## What to do
Your task is to retype, word for word, the lines from the start of the data through the line holding "lightweight travel trolley". Do not include the pictures.
##### Given entries
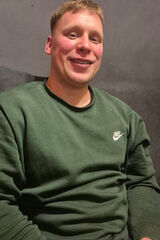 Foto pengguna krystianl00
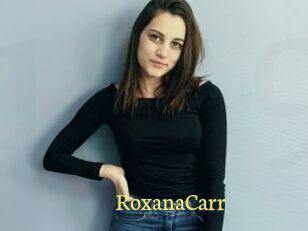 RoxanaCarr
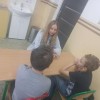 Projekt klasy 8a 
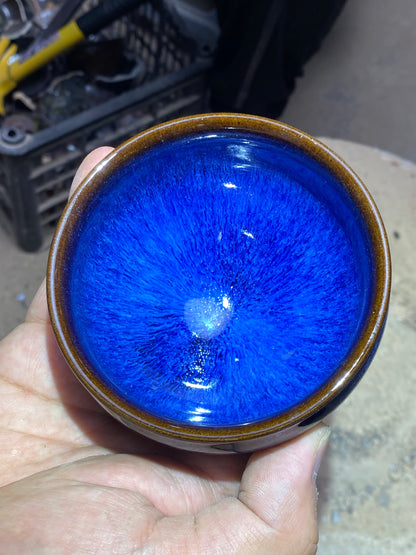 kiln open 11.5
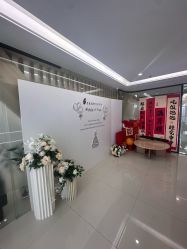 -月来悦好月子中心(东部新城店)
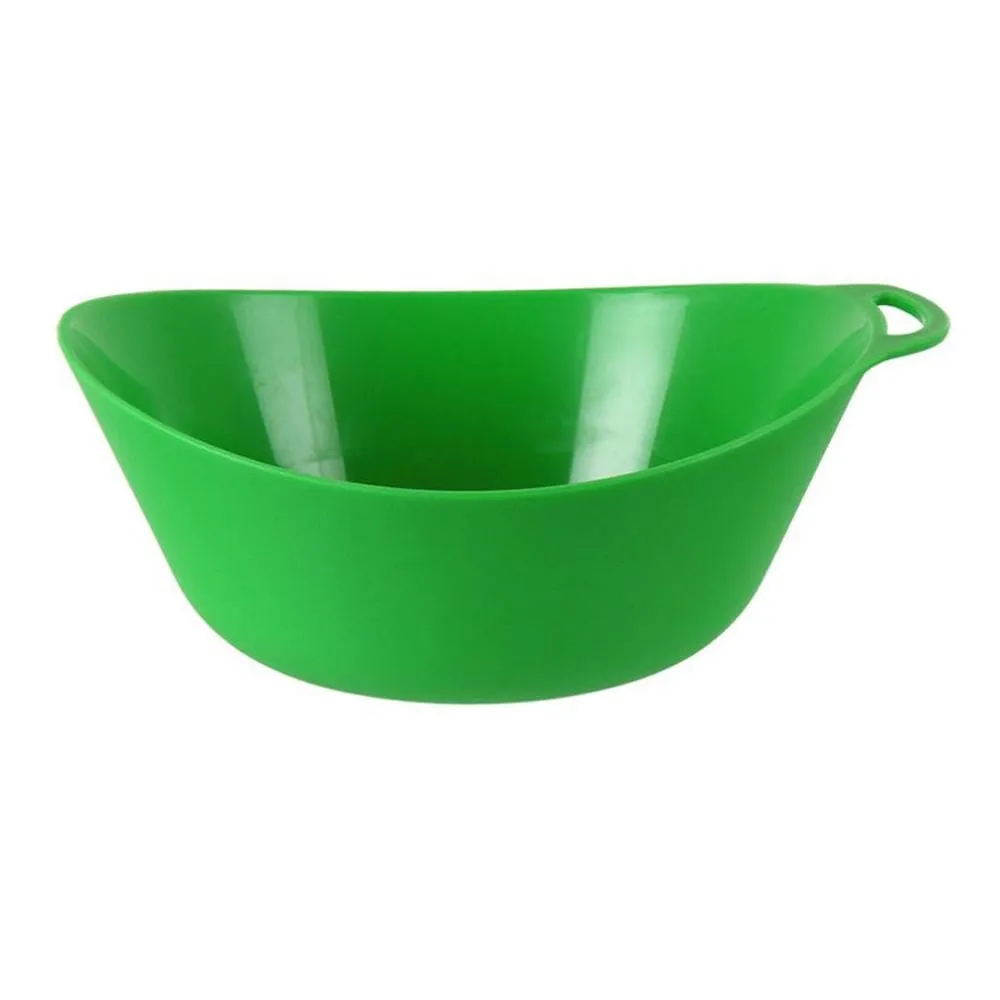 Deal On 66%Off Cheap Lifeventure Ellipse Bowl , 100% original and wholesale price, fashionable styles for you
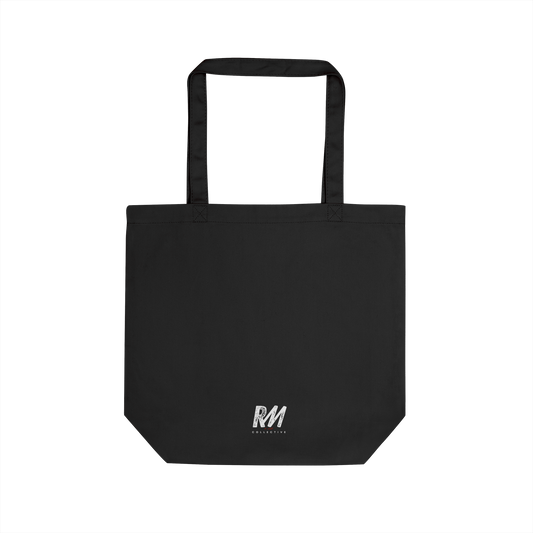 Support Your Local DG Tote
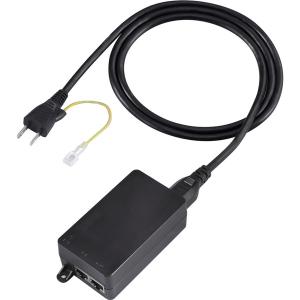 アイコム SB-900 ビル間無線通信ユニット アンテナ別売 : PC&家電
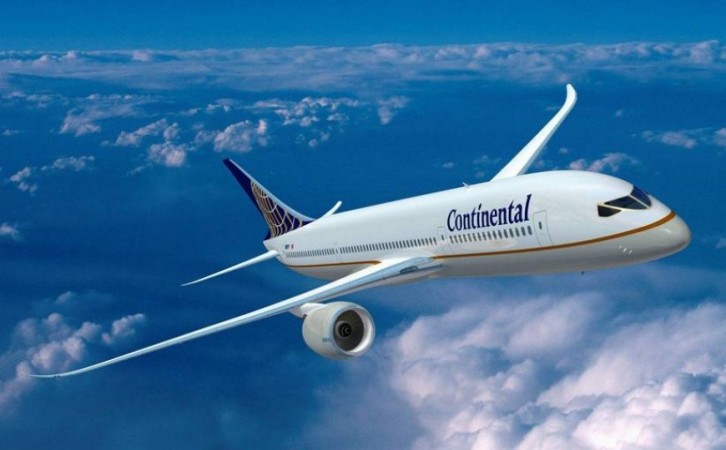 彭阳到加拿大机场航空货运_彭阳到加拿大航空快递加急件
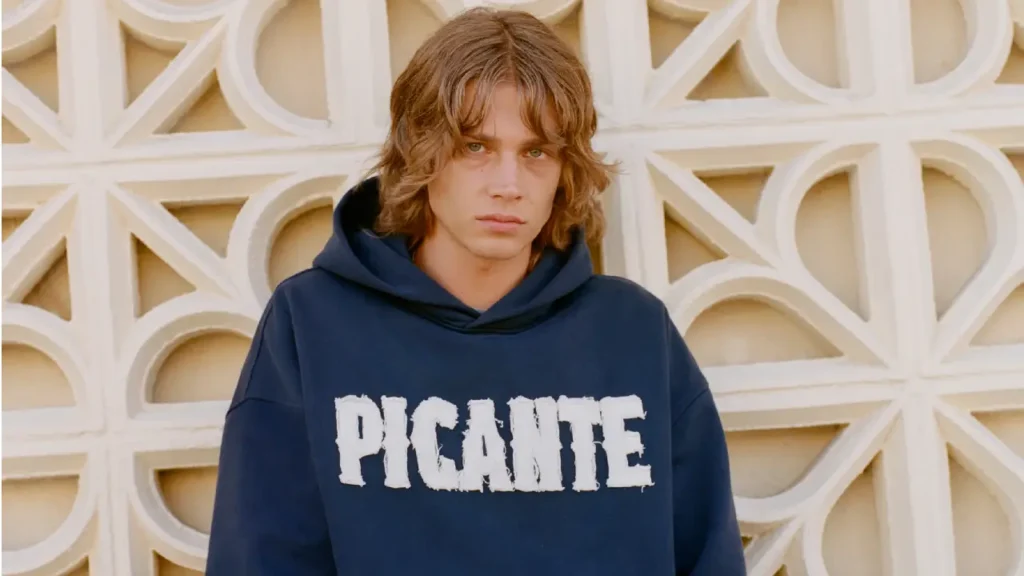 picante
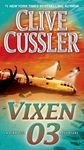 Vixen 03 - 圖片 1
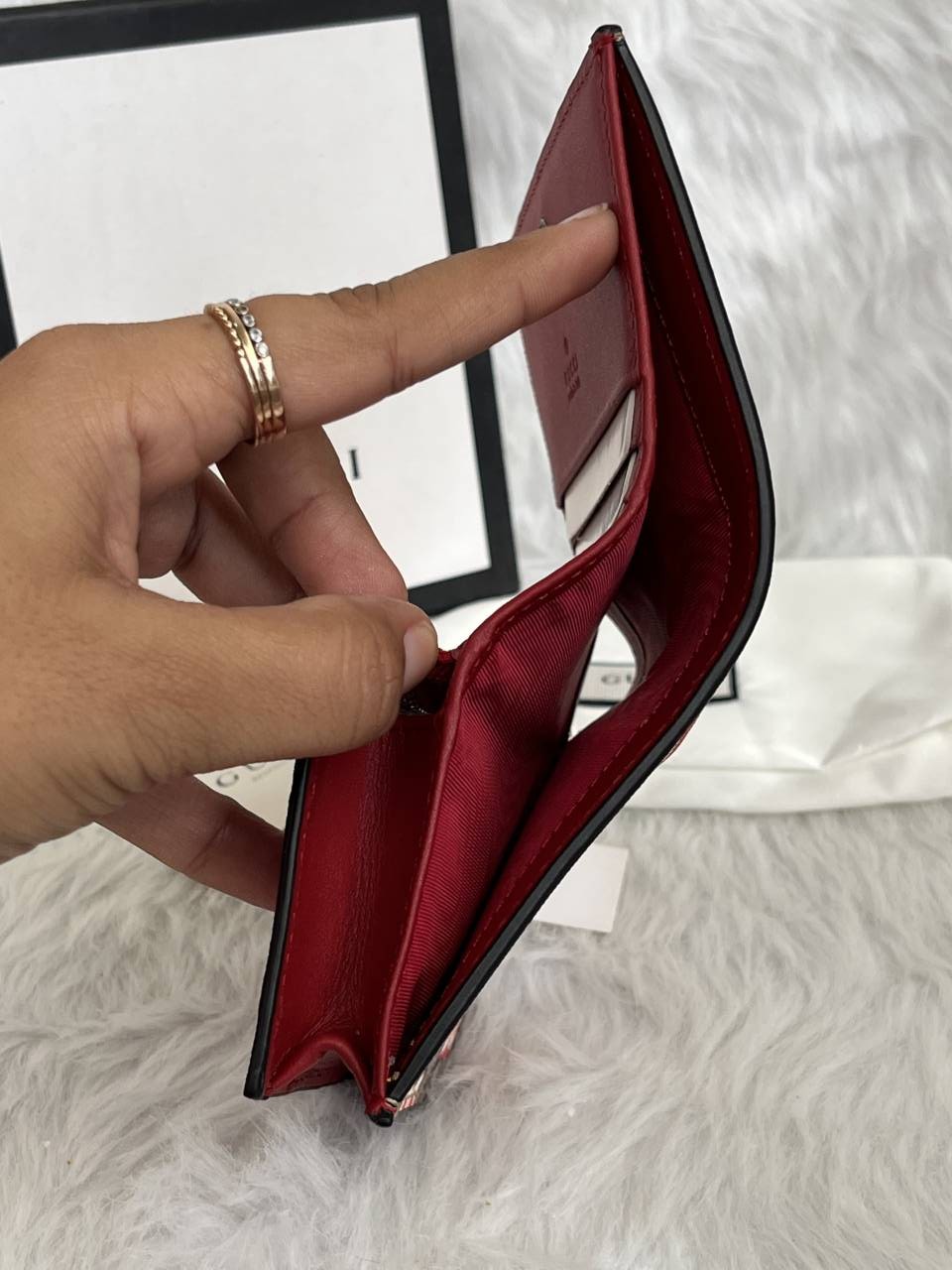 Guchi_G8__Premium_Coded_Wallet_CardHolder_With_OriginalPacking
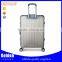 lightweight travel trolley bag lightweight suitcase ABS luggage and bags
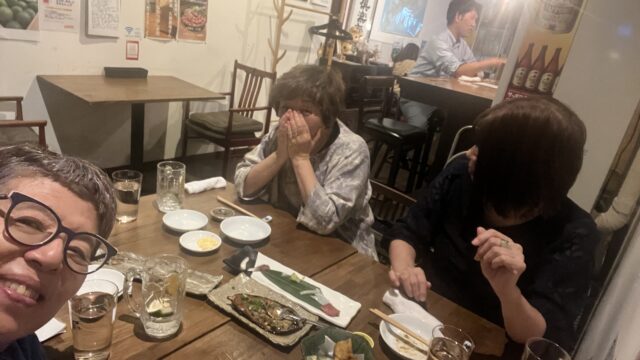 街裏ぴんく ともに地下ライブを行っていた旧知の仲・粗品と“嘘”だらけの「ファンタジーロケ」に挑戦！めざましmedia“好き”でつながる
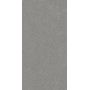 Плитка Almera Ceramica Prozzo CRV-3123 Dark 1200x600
##########
## Result for this task
 Foto pengguna krystianl00
 RoxanaCarr
 Projekt klasy 8a 
 kiln open 11.5
 -月来悦好月子中心(东部新城店)
 Deal On 66%Off Cheap Lifeventure Ellipse Bowl , 100% original and wholesale price, fashionable styles for you
 Support Your Local DG Tote
 アイコム SB-900 ビル間無線通信ユニット アンテナ別売 : PC&家電
 彭阳到加拿大机场航空货运_彭阳到加拿大航空快递加急件
 picante
 Vixen 03 - 圖片 1
 Guchi_G8__Premium_Coded_Wallet_CardHolder_With_OriginalPacking
 lightweight travel trolley bag lightweight suitcase ABS luggage and bags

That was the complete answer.